Hi all,

I have to do some changes to the type resolution, and I started these
here: https://github.com/numpy/numpy/pull/18718

There are four changes:

* Deprecate `signature="l"` and `signature=("l",)`, these are confusing
  since the signature should include all inputs and outputs.  To only
  provide the output use `dtype="l"`.

* Using `dtype=` for comparisons (e.g. `np.equal`) used to be weird:

      np.equal(1, 2, dtype=object)  -> returns boolean
      np.equal(None, 2, dtype=object)  -> returns object array

  The first one will now give a FutureWarning. Comparisons that provide
  a dtype other than object or bool give a DeprecationWarning (or
  fail).
  I hope the warning can be preserved when more refactoring happens.

* NumPy *almost* always ignores any metadata, byte-order, time unit
  information from the `dtype` or `signature` arguments to ufuncs.
  Practically, the dtypes passed actually denote the DType types
  rather than the specific instance (which could be byte swapped).
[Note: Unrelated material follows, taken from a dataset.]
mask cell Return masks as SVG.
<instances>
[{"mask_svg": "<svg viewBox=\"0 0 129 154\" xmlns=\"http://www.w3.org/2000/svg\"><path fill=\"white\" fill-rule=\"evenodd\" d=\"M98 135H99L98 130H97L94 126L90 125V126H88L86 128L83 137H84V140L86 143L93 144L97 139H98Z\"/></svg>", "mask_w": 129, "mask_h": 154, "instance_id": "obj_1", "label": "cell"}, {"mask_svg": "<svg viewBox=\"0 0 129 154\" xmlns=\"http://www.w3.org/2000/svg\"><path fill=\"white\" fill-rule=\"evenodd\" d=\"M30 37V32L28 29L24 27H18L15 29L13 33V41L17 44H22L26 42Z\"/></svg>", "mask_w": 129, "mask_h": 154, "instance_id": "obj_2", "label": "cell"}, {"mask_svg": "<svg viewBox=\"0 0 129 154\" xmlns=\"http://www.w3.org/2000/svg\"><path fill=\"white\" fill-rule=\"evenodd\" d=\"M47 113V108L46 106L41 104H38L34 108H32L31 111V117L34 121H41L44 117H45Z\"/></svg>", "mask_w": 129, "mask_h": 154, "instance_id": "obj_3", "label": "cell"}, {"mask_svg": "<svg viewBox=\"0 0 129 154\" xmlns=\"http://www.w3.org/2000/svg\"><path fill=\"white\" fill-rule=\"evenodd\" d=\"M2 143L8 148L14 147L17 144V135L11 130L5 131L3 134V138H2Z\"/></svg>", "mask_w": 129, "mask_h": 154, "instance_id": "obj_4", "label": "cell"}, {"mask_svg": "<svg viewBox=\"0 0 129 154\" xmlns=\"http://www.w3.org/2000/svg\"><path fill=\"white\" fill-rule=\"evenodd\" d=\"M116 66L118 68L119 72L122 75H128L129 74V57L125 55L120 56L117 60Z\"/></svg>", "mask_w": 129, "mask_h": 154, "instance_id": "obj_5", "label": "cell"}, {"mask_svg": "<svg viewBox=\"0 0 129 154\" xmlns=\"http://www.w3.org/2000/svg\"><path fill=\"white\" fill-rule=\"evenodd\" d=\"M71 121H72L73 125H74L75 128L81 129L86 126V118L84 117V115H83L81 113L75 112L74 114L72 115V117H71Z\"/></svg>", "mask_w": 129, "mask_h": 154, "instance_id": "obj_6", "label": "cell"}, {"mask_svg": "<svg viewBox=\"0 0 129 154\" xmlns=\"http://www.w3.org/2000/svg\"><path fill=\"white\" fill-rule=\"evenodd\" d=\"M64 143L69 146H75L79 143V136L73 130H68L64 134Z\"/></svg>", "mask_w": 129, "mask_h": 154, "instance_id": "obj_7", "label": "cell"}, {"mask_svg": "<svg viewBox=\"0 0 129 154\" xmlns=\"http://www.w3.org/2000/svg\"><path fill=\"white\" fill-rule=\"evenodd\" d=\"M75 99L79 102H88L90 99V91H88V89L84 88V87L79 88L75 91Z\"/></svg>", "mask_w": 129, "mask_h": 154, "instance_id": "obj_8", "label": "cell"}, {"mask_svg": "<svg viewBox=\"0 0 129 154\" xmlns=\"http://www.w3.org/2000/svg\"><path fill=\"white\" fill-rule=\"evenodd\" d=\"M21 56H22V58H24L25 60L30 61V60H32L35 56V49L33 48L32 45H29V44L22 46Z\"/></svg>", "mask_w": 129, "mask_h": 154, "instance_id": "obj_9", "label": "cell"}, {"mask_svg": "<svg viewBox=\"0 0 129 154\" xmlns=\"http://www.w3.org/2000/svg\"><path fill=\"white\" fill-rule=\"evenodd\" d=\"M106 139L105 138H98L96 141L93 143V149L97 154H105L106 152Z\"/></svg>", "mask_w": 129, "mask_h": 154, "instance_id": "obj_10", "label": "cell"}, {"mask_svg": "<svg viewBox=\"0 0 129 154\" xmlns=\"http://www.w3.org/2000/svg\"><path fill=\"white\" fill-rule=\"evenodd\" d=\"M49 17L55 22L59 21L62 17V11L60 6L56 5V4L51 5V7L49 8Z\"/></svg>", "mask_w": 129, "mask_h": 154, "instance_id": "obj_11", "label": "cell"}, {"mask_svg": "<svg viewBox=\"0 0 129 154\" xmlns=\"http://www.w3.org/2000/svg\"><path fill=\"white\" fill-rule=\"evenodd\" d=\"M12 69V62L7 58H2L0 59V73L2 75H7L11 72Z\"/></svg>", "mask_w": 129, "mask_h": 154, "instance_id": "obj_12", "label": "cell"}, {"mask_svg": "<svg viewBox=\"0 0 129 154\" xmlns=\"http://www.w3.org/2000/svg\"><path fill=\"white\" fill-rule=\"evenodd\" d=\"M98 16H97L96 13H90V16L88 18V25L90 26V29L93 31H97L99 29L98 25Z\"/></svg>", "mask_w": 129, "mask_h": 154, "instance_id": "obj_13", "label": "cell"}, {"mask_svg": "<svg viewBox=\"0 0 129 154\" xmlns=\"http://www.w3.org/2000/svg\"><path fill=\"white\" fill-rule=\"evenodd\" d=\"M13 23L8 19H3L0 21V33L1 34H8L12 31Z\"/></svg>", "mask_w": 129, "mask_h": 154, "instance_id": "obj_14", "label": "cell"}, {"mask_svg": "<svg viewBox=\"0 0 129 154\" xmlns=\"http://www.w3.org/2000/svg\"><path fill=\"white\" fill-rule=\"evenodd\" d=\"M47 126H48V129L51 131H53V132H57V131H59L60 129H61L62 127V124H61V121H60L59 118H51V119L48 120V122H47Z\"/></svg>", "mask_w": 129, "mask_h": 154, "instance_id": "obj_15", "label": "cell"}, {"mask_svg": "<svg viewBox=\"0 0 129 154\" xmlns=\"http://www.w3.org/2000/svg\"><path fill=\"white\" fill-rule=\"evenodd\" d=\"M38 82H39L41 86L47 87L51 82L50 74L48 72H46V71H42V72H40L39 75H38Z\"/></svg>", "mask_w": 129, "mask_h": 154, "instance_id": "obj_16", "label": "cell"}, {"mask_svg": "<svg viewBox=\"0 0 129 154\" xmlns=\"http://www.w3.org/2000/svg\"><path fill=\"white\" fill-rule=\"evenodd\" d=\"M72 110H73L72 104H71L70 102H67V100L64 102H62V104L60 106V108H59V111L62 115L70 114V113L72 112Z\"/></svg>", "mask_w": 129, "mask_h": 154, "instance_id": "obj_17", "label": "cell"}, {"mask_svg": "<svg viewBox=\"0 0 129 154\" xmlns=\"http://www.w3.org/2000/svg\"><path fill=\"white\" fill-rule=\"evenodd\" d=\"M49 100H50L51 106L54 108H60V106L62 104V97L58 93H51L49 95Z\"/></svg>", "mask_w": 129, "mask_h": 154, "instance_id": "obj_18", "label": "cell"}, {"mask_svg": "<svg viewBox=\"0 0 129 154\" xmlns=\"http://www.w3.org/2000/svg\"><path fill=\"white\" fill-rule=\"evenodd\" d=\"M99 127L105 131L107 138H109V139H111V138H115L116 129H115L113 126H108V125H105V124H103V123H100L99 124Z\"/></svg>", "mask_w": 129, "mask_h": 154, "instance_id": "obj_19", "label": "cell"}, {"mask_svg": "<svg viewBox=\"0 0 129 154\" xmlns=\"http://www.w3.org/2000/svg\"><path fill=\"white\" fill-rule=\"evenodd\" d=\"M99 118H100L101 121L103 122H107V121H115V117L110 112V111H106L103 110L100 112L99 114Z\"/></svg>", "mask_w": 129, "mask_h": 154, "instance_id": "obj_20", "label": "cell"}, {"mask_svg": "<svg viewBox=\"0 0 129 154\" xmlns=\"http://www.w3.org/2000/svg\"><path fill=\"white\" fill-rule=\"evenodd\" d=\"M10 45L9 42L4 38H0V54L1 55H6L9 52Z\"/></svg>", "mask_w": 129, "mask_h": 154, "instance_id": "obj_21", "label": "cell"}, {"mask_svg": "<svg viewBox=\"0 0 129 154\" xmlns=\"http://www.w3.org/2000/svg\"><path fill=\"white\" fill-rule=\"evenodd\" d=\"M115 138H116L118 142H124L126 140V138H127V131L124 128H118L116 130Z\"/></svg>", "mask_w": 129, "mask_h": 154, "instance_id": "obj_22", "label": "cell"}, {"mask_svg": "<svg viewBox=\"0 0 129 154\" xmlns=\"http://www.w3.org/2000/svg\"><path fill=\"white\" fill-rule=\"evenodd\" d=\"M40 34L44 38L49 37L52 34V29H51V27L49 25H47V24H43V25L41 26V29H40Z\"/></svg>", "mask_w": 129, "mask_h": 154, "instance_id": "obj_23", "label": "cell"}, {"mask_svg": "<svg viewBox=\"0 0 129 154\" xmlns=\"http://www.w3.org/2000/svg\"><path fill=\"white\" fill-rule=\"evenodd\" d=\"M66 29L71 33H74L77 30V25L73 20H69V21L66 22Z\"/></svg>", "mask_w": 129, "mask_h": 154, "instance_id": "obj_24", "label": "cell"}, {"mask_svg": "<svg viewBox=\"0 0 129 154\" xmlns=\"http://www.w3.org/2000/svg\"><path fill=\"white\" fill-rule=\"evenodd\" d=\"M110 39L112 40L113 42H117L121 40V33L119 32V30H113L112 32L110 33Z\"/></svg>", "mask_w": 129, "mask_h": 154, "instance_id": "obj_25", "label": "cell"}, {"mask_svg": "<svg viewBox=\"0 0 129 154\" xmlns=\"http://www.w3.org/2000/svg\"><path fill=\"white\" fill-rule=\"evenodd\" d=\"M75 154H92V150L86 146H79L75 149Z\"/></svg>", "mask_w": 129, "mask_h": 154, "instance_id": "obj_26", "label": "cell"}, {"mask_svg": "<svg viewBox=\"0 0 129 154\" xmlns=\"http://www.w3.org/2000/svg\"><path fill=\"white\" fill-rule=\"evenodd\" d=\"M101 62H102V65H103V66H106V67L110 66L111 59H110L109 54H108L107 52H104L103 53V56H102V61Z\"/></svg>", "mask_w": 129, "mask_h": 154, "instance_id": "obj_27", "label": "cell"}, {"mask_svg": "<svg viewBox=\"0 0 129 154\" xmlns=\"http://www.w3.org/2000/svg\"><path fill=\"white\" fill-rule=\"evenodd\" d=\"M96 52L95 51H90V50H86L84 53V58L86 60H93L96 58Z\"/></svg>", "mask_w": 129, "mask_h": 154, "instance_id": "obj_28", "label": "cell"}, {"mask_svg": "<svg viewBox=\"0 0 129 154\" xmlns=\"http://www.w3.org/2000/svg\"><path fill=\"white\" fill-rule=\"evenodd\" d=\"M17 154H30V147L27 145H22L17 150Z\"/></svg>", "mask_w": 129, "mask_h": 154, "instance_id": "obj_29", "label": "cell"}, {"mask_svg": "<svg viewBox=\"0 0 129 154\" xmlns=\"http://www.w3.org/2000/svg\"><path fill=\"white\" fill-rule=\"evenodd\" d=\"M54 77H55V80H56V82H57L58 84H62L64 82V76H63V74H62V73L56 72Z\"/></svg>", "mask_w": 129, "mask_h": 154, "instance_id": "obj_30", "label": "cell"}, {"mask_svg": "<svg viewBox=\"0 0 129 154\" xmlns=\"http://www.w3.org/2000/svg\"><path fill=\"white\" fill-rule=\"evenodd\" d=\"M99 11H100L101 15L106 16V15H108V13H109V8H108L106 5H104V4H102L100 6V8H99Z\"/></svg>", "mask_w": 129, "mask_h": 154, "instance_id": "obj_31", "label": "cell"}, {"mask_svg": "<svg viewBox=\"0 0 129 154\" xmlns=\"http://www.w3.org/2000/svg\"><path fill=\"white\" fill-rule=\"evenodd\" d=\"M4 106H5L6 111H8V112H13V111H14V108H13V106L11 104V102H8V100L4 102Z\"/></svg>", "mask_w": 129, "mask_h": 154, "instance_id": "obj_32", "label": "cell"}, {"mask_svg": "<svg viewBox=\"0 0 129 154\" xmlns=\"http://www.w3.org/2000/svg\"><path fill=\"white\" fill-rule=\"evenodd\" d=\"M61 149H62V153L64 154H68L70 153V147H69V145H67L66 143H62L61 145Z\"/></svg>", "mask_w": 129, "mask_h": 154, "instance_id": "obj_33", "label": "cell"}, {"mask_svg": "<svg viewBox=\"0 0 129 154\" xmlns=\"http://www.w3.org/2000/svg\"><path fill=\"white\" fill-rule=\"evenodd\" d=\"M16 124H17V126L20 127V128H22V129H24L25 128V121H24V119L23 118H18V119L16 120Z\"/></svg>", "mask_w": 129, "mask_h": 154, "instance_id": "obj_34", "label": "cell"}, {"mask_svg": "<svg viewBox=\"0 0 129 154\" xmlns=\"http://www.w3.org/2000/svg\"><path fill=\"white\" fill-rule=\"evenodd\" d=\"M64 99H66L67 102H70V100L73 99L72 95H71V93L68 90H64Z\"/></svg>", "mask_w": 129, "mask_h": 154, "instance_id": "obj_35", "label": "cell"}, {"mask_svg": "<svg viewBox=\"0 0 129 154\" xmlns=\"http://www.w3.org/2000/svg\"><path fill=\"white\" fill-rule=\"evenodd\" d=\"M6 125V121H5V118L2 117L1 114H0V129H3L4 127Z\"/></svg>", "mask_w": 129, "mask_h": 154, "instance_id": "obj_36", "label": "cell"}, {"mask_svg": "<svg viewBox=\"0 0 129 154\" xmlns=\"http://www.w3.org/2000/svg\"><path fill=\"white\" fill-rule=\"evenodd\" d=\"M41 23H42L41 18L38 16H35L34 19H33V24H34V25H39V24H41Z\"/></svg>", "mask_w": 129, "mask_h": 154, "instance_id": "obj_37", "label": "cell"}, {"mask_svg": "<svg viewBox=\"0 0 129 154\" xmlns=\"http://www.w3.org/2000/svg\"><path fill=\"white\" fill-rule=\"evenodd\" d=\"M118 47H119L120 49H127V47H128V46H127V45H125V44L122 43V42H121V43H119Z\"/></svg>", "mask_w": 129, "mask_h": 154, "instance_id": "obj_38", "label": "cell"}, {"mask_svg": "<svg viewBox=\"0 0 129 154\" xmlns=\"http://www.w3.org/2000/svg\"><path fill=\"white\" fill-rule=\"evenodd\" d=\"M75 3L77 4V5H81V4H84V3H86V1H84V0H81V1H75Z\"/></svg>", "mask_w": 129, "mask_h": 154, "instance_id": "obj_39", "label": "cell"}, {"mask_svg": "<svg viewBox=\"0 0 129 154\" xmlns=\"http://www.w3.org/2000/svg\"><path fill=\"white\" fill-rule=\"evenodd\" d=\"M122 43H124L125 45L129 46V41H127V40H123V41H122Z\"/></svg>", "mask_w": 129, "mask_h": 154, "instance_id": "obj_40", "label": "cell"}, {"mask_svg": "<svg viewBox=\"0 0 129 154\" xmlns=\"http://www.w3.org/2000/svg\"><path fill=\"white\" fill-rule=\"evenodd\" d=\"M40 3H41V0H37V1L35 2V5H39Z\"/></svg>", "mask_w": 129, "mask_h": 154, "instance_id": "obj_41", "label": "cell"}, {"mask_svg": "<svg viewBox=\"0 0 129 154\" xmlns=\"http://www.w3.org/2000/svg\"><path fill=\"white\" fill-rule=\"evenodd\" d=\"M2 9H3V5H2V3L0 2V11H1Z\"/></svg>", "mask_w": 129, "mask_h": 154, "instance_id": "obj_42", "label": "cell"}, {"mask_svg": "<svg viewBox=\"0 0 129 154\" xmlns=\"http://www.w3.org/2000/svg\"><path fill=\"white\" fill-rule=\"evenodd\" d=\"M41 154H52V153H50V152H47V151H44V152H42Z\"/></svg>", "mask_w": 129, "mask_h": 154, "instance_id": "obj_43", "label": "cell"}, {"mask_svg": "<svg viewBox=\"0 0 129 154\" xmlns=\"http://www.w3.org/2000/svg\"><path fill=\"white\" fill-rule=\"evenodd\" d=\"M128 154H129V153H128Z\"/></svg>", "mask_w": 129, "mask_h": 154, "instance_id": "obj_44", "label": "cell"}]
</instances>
  NumPy will now do this always and give a warning if byte-order or
  time unit is ignored!

* It is THEORETICALLY possible to call `ufunc->type_resolver` in the C
  API (as opposed to providing it, which is somewhat OK).
  If someone does that they have to normalize the type tuple now, I
  don't really see a reason for keeping support, when NumPy will stop
  calling it itself almost always and anyone using it would probably be
  in trouble soon.
  To be clear: I have NOT found a single instance of such code in a
  code search. Even *providing* it – which is much more reasonable –
  is probably only done by astropy/pyerfa.



** Long example for the "time unit" dropping change **

For the third point, which is in theory the largest impact. Both pandas
and astropy do not notice it (I also grepped scipy, its clean).
These are the biggest changes:

    # The following will now warn on most systems (unchanged result):
    np.add(3, 5, dtype=">i32")

    # The biggest impact is for timedelta or datetimes:
    arr = np.arange(10, dtype="m8[s]")
    # The examples always ignored the time unit "ns" (using the
    # unit of `arr`.  They now issue a warning:
    np.add(arr, arr, dtype="m8[ns]")
    np.maximum.reduce(arr, dtype="m8[ns]")

    # The following issue a warning but previously did return
    # a "ns" result.
    np.add(3, 5, dtype="m8[ns]")  # Now return generic time units
    np.maximum(arr, arr, dtype="m8[ns]")  # Now returns "s" (from `arr`)


I doubt there is a good way to just keep the old behaviour.  It is
hopelessly inconsistent.  (The result even depends on how you pass
things, as the paths I deprecate align with `dtype=` but not with the
`signature=(None, None, dtype)` equivalent call.)
One thought I had just raising a hard error instead of a UserWarning
right now.

If you say that why not have `dtype=...` always be honored as the
correct output dtype, I don't disagree.  But it seems to me we probably
would have wade through a FutureWarning first, so a warning is the
"right direction".  (Or just add an `output_dtypes` keyword argument.)